▶ TASK DETAILS
Can you extract each of the items below and copy every one of them out word for word?

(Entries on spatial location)
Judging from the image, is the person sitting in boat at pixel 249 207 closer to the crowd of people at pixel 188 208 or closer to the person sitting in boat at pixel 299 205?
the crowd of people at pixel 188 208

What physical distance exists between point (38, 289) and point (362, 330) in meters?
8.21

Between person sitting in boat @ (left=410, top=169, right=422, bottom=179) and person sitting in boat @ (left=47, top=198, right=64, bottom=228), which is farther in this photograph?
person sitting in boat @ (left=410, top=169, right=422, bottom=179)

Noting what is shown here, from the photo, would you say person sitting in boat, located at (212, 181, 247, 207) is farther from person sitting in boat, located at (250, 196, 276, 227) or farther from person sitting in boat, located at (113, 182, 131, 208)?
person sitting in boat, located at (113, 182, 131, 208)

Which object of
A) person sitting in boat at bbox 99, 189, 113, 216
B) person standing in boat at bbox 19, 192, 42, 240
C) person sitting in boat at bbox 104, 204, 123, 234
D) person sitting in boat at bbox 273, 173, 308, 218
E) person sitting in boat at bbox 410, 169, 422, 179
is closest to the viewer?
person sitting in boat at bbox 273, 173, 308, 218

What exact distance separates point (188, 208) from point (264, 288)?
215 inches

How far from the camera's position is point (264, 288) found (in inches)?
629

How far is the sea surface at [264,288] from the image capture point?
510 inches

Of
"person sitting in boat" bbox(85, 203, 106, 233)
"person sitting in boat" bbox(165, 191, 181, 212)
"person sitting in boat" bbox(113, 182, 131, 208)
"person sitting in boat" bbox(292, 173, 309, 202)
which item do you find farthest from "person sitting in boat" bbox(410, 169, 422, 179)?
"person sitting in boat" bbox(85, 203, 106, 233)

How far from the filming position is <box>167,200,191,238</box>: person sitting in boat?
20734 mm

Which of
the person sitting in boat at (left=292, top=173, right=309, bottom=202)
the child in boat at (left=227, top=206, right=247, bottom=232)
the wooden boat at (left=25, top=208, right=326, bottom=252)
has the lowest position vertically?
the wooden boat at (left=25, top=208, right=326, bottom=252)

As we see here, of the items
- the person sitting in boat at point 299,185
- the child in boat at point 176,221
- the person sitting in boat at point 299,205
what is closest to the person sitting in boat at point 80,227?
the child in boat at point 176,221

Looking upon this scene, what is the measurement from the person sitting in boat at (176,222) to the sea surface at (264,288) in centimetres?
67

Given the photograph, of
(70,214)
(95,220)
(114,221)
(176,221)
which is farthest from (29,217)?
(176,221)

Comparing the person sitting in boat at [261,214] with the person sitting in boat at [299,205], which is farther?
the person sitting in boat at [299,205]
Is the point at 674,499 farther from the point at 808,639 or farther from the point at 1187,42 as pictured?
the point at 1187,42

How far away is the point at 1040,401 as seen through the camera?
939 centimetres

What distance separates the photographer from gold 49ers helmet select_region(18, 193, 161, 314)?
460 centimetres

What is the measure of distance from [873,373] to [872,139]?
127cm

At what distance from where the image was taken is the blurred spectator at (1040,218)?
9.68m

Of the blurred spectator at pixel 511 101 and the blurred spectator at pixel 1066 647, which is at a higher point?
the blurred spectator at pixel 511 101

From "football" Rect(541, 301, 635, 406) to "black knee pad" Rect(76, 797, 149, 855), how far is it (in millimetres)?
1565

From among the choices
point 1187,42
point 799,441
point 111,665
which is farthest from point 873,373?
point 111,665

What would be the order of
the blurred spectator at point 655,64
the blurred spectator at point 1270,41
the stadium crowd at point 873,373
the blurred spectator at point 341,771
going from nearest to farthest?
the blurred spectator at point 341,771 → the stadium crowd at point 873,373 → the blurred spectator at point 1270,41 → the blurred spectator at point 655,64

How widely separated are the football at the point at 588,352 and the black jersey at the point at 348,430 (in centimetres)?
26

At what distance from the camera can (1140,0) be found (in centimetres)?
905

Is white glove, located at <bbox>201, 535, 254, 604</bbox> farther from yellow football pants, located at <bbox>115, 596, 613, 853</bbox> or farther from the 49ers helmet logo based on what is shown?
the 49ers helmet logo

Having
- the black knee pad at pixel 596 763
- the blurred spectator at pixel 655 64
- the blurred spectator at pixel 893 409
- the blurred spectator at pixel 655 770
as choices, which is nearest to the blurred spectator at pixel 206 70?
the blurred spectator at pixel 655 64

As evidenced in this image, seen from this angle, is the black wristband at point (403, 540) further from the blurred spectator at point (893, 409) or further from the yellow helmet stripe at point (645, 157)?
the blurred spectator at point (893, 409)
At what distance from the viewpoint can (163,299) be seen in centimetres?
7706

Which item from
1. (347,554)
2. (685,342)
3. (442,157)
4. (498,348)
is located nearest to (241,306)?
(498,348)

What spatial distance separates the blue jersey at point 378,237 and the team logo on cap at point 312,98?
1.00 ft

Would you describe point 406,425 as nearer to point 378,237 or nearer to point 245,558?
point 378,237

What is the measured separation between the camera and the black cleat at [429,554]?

▶ PROBLEM SOLUTION
Judging from the image, is the person sitting in boat at pixel 249 207 closer to the crowd of people at pixel 188 208 or closer to the person sitting in boat at pixel 299 205?
the crowd of people at pixel 188 208

What physical distance exists between point (38, 289) and point (362, 330) in meters?
8.21

Between person sitting in boat @ (left=410, top=169, right=422, bottom=179) and person sitting in boat @ (left=47, top=198, right=64, bottom=228), which is farther in this photograph?
person sitting in boat @ (left=410, top=169, right=422, bottom=179)

Noting what is shown here, from the photo, would you say person sitting in boat, located at (212, 181, 247, 207) is farther from person sitting in boat, located at (250, 196, 276, 227) or farther from person sitting in boat, located at (113, 182, 131, 208)?
person sitting in boat, located at (113, 182, 131, 208)

Which object of
A) person sitting in boat at bbox 99, 189, 113, 216
B) person standing in boat at bbox 19, 192, 42, 240
C) person sitting in boat at bbox 104, 204, 123, 234
D) person sitting in boat at bbox 273, 173, 308, 218
E) person sitting in boat at bbox 410, 169, 422, 179
is closest to the viewer?
person sitting in boat at bbox 273, 173, 308, 218

What exact distance separates point (188, 208) from point (264, 288)?
215 inches

How far from the camera's position is point (264, 288) found (in inches)?
629

How far is the sea surface at [264,288] from the image capture point?
510 inches

Of
"person sitting in boat" bbox(85, 203, 106, 233)
"person sitting in boat" bbox(165, 191, 181, 212)
"person sitting in boat" bbox(113, 182, 131, 208)
"person sitting in boat" bbox(292, 173, 309, 202)
which item do you find farthest from "person sitting in boat" bbox(410, 169, 422, 179)?
"person sitting in boat" bbox(85, 203, 106, 233)

How far from the filming position is <box>167,200,191,238</box>: person sitting in boat?
20734 mm

Which of
the person sitting in boat at (left=292, top=173, right=309, bottom=202)
the child in boat at (left=227, top=206, right=247, bottom=232)
the wooden boat at (left=25, top=208, right=326, bottom=252)
has the lowest position vertically?
the wooden boat at (left=25, top=208, right=326, bottom=252)

As we see here, of the items
- the person sitting in boat at point 299,185
- the child in boat at point 176,221
- the person sitting in boat at point 299,205
what is closest to the person sitting in boat at point 80,227?
the child in boat at point 176,221

Looking upon this scene, what is the measurement from the person sitting in boat at (176,222) to the sea surface at (264,288) in centimetres?
67

Given the photograph, of
(70,214)
(95,220)
(114,221)
(176,221)
which is farthest from (29,217)?
(176,221)

Comparing the person sitting in boat at [261,214] with the person sitting in boat at [299,205], which is farther?
the person sitting in boat at [299,205]
Is the point at 674,499 farther from the point at 808,639 or farther from the point at 1187,42 as pictured?
the point at 1187,42

How far away is the point at 1040,401 as seen through the camera?
939 centimetres

What distance separates the photographer from gold 49ers helmet select_region(18, 193, 161, 314)?
460 centimetres

What is the measure of distance from [873,373] to [872,139]?
127cm

At what distance from where the image was taken is the blurred spectator at (1040,218)?
9.68m

Of the blurred spectator at pixel 511 101 and the blurred spectator at pixel 1066 647, which is at a higher point?
the blurred spectator at pixel 511 101

From "football" Rect(541, 301, 635, 406) to "black knee pad" Rect(76, 797, 149, 855), how far is it (in millimetres)?
1565

From among the choices
point 1187,42
point 799,441
point 111,665
which is farthest from point 873,373?
point 111,665

What would be the order of
the blurred spectator at point 655,64
the blurred spectator at point 1270,41
the stadium crowd at point 873,373
the blurred spectator at point 341,771
going from nearest to farthest?
the blurred spectator at point 341,771 → the stadium crowd at point 873,373 → the blurred spectator at point 1270,41 → the blurred spectator at point 655,64

How widely separated are the football at the point at 588,352 and the black jersey at the point at 348,430 (in centimetres)?
26

At what distance from the camera can (1140,0) be found (in centimetres)?
905

Is white glove, located at <bbox>201, 535, 254, 604</bbox> farther from yellow football pants, located at <bbox>115, 596, 613, 853</bbox> or farther from the 49ers helmet logo based on what is shown?
the 49ers helmet logo

Having
- the black knee pad at pixel 596 763
- the blurred spectator at pixel 655 64
- the blurred spectator at pixel 893 409
- the blurred spectator at pixel 655 770
as choices, which is nearest to the blurred spectator at pixel 206 70?
the blurred spectator at pixel 655 64

As evidenced in this image, seen from this angle, is the black wristband at point (403, 540) further from the blurred spectator at point (893, 409) or further from the yellow helmet stripe at point (645, 157)?
the blurred spectator at point (893, 409)
At what distance from the viewpoint can (163,299) be seen in centimetres?
7706

Which item from
1. (347,554)
2. (685,342)
3. (442,157)
4. (498,348)
is located nearest to (241,306)?
(498,348)

What spatial distance separates the blue jersey at point 378,237 and the team logo on cap at point 312,98?
1.00 ft

Would you describe point 406,425 as nearer to point 378,237 or nearer to point 245,558?
point 378,237

What is the measured separation between the camera and the black cleat at [429,554]?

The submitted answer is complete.